Judy and David Macready at home in Point Wells.
Warkworth volunteer Judy Macready has been recognised in the New Year Honours List for 26 years of work with hospice on a local, regional and national level.
Mrs Macready was made a Member of the New Zealand Order of Merit, an honour she says is wonderful but unexpected, as she felt she was simply part of an extraordinary team.
North Shore Hospice Trust chief executive Jan Nicols says many people in the hospice movement are delighted that Judy has been recognised.
“Judy was my manager when I began my hospice career 23 years ago and I remember well her inspirational leadership and her passion for people and excellent hospice care,” Jan says.
Having moved from Auckland to Algies Bay with her husband David in 1997, Mrs Macready became practice manager for Kawau Bay Health in 1999 and joined the Warkworth Wellsford Hospice committee in 2003. She chaired the Warkworth Wellsford Hospice Advisory Board at a pivotal time, helping define the vision for a new hospice building to serve patients and families in North Rodney. That vision is now taking shape with the construction of Tui House in Glenmore Drive.
As a founding member of Hospices of Auckland, Mrs Macready went on to chair the Education Committee which established the modules now provided by the Goodfellow Unit at Auckland University. She also served on the executive committee of Hospice New Zealand.
Mrs Macready describes the start of her hospice career as ‘serendipitous’. As a registered nurse and mother of small children, she was living in South Auckland and working part-time when she saw a job advertised by South Auckland Hospice.
“I knew nothing about hospice but then I met a friend who did volunteer work there. A week or so later she rang to say the trustees would like to meet me. They later asked to meet David because they had to approve of him as well – you would never get away with that now.”
The couple having passed muster, Mrs Macready became the hospice’s first paid employee in 1984, working as the community palliative care nurse when hospice was little known. All hospices started with a core group of volunteers and most employed a nurse to coordinate those roles and assess patients.
“No-one knew anything about palliative care, including me, so we were on a very steep learning curve.”

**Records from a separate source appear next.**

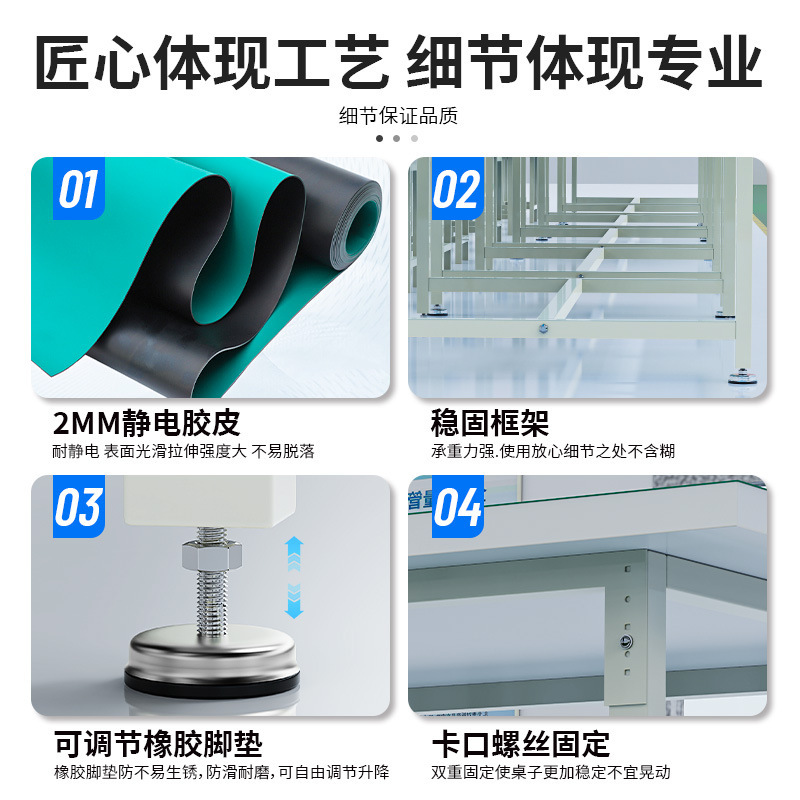 匠心体现工艺 细节体现专业

细节保证品质

01

2MM静电胶皮

耐静电 表面光滑拉伸强度大 不易脱落

02

稳固框架

承重力强.使用放心细节之处不含糊

03

可调节橡胶脚垫

橡胶脚垫防不易生锈,防滑耐磨,可自由调节升降

04

卡口螺丝固定

双重固定使桌子更加稳定不宜晃动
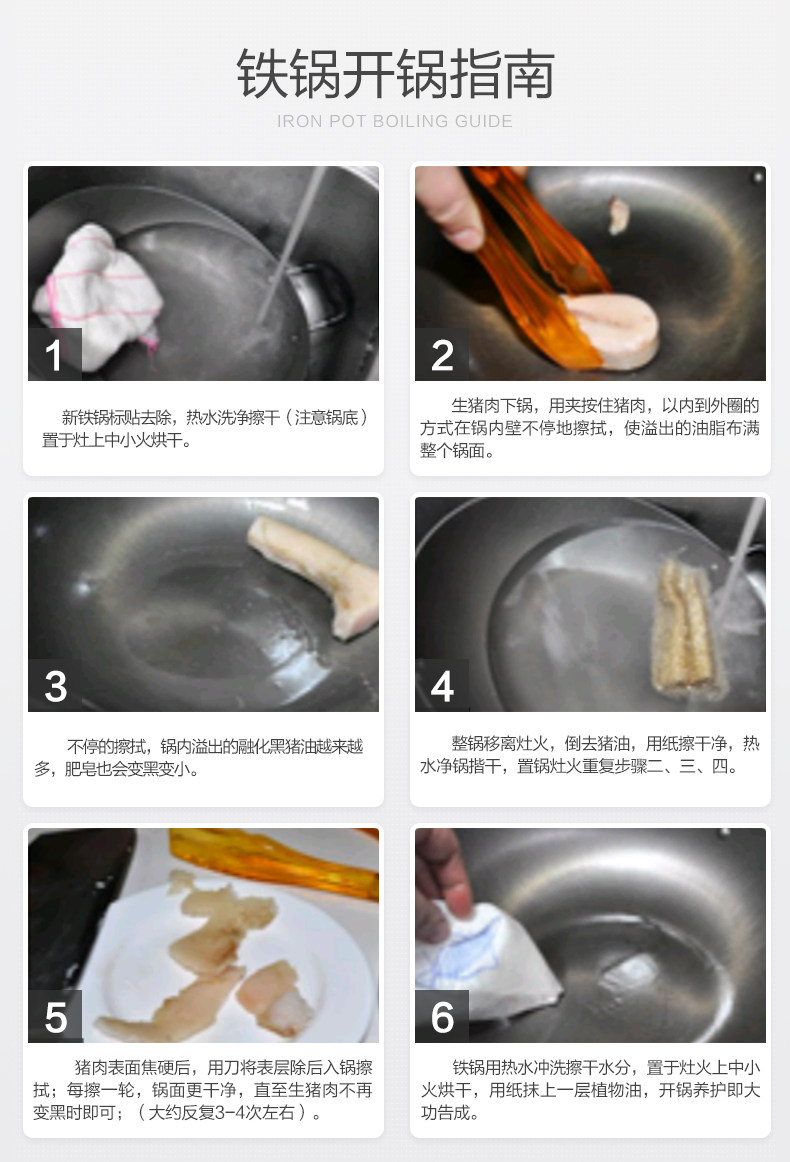 铁锅开锅指南

IRON POT BOILING GUIDE

1

新铁锅标贴去除，热水洗净擦干（注意锅底）置于灶上中小火烘干。

2

生猪肉下锅，用夹按住猪肉，以内到外圈的方式在锅内壁不停地擦拭，使溢出的油脂布满整个锅面。

3

不停的擦拭，锅内溢出的融化黑猪油越来越多，肥皂也会变黑变小。

4

整锅移离灶火，倒去猪油，用纸擦干净，热水净锅揩干，置锅灶火重复步骤二、三、四。

5

猪肉表面焦硬后，用刀将表层除后入锅擦拭；每擦一轮，锅面更干净，直至生猪肉不再变黑时即可；（大约反复3-4次左右）。

6

铁锅用热水冲洗擦干水分，置于灶火上中小火烘干，用纸抹上一层植物油，开锅养护即大功告成。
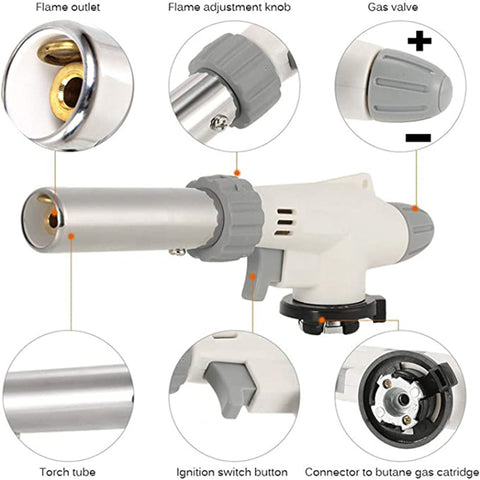 Flame outlet

Flame adjustment knob

Gas valve

+

−

Torch tube

Ignition switch button

Connector to butane gas catridge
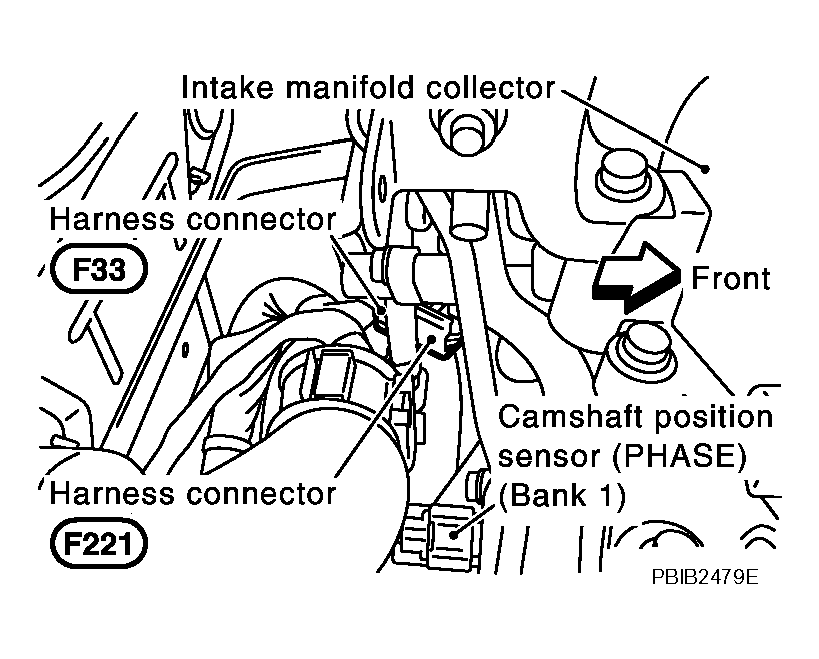 Intake manifold collector

Harness connector
F33

Front

Camshaft position sensor (PHASE) (Bank 1)

Harness connector
F221

PBIB2479E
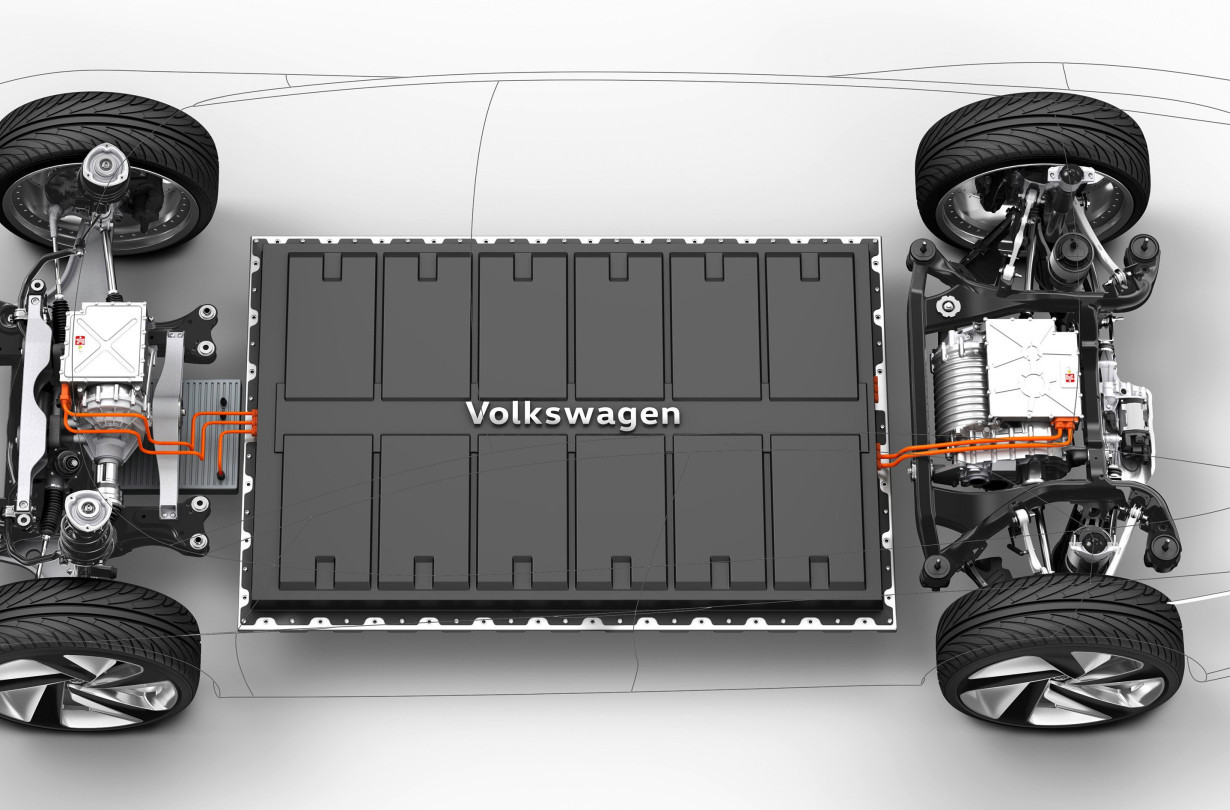 Volkswagen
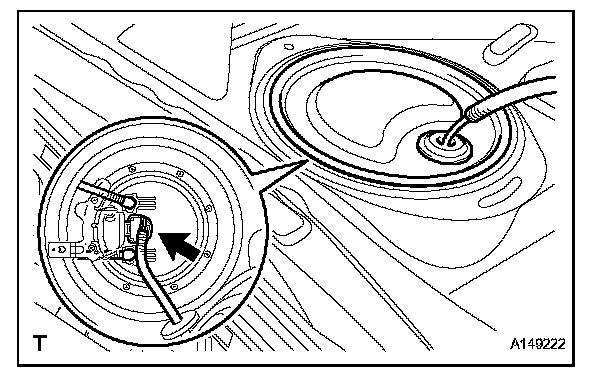 T

A149222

The work would have been impossible without the willingness of Mrs Macready’s husband and sons to put up with her erratic hours and call-outs in the middle of the night. It seemed the trustees had been wise in asking to meet David.
“They used to forget to pay me sometimes. What I didn’t know was that some months they barely had enough money for my wages.”
Lack of funding led to the concept of looking after people in their own homes; it was seen as more cost-effective and a way to improve care for the dying. There were only 15 beds for the Auckland region, all at St Joseph’s Hospice, run by the Sisters of Mercy. Mrs Macready later went to St Joseph’s to set up home care services for central Auckland.
At the time, the medical profession knew little about disease progression or treating the dying and keeping them comfortable, she says.
“Patients had active treatment until the professionals said ‘we can’t do any more’ and then they were put in a side room in the hospital and left to die, which is why everyone was so afraid of dying of cancer.
“There was no pain relief, no slow-release morphine tablets or morphine pumps – those two things made a huge difference. Sometimes, if symptoms were managed, it was in isolation from the whole person. The wonderful thing about the hospice philosophy was to recognise that the person has a spiritual and emotional investment in their dying.”